▸ ROWS
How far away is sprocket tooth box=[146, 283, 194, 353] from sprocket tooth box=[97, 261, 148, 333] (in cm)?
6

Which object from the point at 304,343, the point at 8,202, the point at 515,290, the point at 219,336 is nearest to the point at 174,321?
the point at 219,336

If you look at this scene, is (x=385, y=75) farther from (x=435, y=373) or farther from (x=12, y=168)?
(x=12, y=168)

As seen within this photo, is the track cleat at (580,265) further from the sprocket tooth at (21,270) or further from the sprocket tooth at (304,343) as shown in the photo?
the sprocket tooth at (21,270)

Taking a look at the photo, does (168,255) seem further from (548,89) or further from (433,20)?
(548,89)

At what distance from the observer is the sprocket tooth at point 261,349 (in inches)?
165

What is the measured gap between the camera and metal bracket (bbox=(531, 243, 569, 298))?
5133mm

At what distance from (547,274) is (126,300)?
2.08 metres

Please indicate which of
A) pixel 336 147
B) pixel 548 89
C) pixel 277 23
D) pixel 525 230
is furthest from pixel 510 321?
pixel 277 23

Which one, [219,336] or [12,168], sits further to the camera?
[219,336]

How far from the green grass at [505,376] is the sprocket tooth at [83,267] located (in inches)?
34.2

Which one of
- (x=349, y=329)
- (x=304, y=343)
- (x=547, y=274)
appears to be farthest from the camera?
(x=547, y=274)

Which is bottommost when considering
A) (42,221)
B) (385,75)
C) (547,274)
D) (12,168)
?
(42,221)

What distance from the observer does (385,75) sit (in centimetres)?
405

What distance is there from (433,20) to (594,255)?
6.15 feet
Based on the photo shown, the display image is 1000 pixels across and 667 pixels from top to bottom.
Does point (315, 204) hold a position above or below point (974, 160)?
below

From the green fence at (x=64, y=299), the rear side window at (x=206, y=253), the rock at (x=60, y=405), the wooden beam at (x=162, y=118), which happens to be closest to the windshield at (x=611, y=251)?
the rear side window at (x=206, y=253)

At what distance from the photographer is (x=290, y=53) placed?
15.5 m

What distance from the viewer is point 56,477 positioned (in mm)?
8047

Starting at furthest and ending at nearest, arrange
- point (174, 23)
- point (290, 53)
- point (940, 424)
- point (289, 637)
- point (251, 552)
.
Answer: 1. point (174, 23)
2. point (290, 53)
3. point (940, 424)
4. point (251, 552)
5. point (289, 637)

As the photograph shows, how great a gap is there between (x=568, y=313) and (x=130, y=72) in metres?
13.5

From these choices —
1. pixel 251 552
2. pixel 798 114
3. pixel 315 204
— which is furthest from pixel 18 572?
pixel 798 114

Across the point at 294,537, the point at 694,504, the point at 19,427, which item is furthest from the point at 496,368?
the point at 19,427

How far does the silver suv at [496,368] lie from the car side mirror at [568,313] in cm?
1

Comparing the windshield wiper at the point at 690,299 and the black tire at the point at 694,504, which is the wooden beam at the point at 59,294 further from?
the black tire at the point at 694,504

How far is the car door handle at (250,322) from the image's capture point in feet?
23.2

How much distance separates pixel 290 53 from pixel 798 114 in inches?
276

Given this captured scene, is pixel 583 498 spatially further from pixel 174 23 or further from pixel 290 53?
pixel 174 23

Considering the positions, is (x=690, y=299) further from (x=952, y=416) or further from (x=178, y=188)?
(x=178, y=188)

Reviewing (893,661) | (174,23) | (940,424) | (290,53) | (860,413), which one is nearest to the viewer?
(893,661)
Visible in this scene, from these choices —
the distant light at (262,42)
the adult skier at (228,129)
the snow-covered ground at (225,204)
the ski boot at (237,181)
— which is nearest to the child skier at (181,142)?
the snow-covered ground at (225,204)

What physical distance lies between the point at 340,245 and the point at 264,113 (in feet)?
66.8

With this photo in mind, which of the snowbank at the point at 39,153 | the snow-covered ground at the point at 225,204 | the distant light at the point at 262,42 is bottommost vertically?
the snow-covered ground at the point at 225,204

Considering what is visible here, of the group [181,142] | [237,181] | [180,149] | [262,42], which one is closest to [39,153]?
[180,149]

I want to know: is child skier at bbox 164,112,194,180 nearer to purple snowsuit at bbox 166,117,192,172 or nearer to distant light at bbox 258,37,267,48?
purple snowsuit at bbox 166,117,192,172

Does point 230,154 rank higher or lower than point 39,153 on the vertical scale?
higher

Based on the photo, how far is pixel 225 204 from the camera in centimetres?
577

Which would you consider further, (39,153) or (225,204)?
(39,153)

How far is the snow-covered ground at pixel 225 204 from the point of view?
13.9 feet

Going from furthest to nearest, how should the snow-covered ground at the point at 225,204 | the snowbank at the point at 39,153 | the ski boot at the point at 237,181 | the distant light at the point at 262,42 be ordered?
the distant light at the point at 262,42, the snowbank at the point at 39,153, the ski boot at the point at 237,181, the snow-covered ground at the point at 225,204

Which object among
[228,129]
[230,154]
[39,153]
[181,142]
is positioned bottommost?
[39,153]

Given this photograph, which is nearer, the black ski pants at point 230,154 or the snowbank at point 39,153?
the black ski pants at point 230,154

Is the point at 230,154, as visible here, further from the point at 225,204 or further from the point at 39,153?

▸ WHAT TO WORK ON
Extract the full listing above without altering anything.

▸ OUTPUT FOR THIS EXERCISE
How far away is sprocket tooth box=[146, 283, 194, 353] from sprocket tooth box=[97, 261, 148, 333] (in cm)?
6

Which object from the point at 304,343, the point at 8,202, the point at 515,290, the point at 219,336 is nearest to the point at 174,321?
the point at 219,336

If you look at this scene, is (x=385, y=75) farther from (x=435, y=373) or farther from (x=12, y=168)?
(x=12, y=168)

As seen within this photo, is the track cleat at (580,265) further from the sprocket tooth at (21,270) or further from the sprocket tooth at (304,343) as shown in the photo?
the sprocket tooth at (21,270)

Taking a look at the photo, does (168,255) seem further from (548,89) or further from (433,20)?
(548,89)

At what distance from the observer is the sprocket tooth at point 261,349 (in inches)?
165

What is the measured gap between the camera and metal bracket (bbox=(531, 243, 569, 298))?
5133mm

At what distance from (547,274) is (126,300)?
2.08 metres

Please indicate which of
A) pixel 336 147
B) pixel 548 89
C) pixel 277 23
D) pixel 525 230
is furthest from pixel 510 321?
pixel 277 23

Which one, [219,336] or [12,168], sits further to the camera?
[219,336]

How far from the green grass at [505,376] is the sprocket tooth at [83,267] located (in inches)?
34.2

Which one of
- (x=349, y=329)
- (x=304, y=343)
- (x=547, y=274)
appears to be farthest from the camera?
(x=547, y=274)

Which is bottommost when considering
A) (42,221)
B) (385,75)
C) (547,274)
D) (12,168)
?
(42,221)

What distance from the observer does (385,75) sit (in centimetres)?
405

What distance is there from (433,20) to (594,255)?
6.15 feet
Based on the photo shown, the display image is 1000 pixels across and 667 pixels from top to bottom.
Does point (315, 204) hold a position above or below point (974, 160)?
below

From the green fence at (x=64, y=299), the rear side window at (x=206, y=253), the rock at (x=60, y=405), the wooden beam at (x=162, y=118), which happens to be closest to the windshield at (x=611, y=251)?
the rear side window at (x=206, y=253)

At what distance from the photographer is (x=290, y=53) placed?
15.5 m

What distance from the viewer is point 56,477 positioned (in mm)?
8047

Starting at furthest and ending at nearest, arrange
- point (174, 23)
- point (290, 53)
- point (940, 424)
- point (289, 637)
- point (251, 552)
.
Answer: 1. point (174, 23)
2. point (290, 53)
3. point (940, 424)
4. point (251, 552)
5. point (289, 637)

As the photograph shows, how great a gap is there between (x=568, y=313) and (x=130, y=72) in metres?
13.5

From these choices —
1. pixel 251 552
2. pixel 798 114
3. pixel 315 204
— which is furthest from pixel 18 572?
pixel 798 114

Across the point at 294,537, the point at 694,504, the point at 19,427, which item is furthest from the point at 496,368?
the point at 19,427

How far does the silver suv at [496,368] lie from the car side mirror at [568,313] in cm?
1

Comparing the windshield wiper at the point at 690,299 and the black tire at the point at 694,504, which is the wooden beam at the point at 59,294 further from?
the black tire at the point at 694,504

How far is the car door handle at (250,322) from the image's capture point in feet?
23.2

How much distance separates pixel 290 53 from pixel 798 114 in inches?
276

Given this captured scene, is pixel 583 498 spatially further from pixel 174 23 or further from pixel 290 53?
pixel 174 23

Considering the positions, is (x=690, y=299) further from (x=952, y=416) or further from (x=178, y=188)?
(x=178, y=188)

Reviewing (893,661) | (174,23) | (940,424) | (290,53) | (860,413), which one is nearest to the viewer?
(893,661)
Visible in this scene, from these choices —
the distant light at (262,42)
the adult skier at (228,129)
the snow-covered ground at (225,204)
the ski boot at (237,181)
— which is nearest to the child skier at (181,142)?
the snow-covered ground at (225,204)

What physical distance lies between the point at 340,245 and the point at 264,113 (in feet)?
66.8

With this photo in mind, which of the snowbank at the point at 39,153 | the snow-covered ground at the point at 225,204 | the distant light at the point at 262,42 is bottommost vertically?
the snow-covered ground at the point at 225,204

Considering what is visible here, of the group [181,142] | [237,181] | [180,149] | [262,42], which one is closest to [39,153]?
[180,149]

I want to know: is child skier at bbox 164,112,194,180 nearer to purple snowsuit at bbox 166,117,192,172 or nearer to distant light at bbox 258,37,267,48?
purple snowsuit at bbox 166,117,192,172

Does point 230,154 rank higher or lower than point 39,153 on the vertical scale?
higher

Based on the photo, how far is pixel 225 204 from the camera in centimetres?
577

Which would you consider further, (39,153) or (225,204)?
(39,153)

How far is the snow-covered ground at pixel 225 204 from the point of view?
13.9 feet

Going from furthest to nearest, how should the snow-covered ground at the point at 225,204 | the snowbank at the point at 39,153 | the ski boot at the point at 237,181 | the distant light at the point at 262,42 be ordered?
the distant light at the point at 262,42, the snowbank at the point at 39,153, the ski boot at the point at 237,181, the snow-covered ground at the point at 225,204

Which object among
[228,129]
[230,154]
[39,153]
[181,142]
is positioned bottommost?
[39,153]

Given this photograph, which is nearer, the black ski pants at point 230,154 or the snowbank at point 39,153?
the black ski pants at point 230,154

Is the point at 230,154, as visible here, further from the point at 225,204 or further from the point at 39,153?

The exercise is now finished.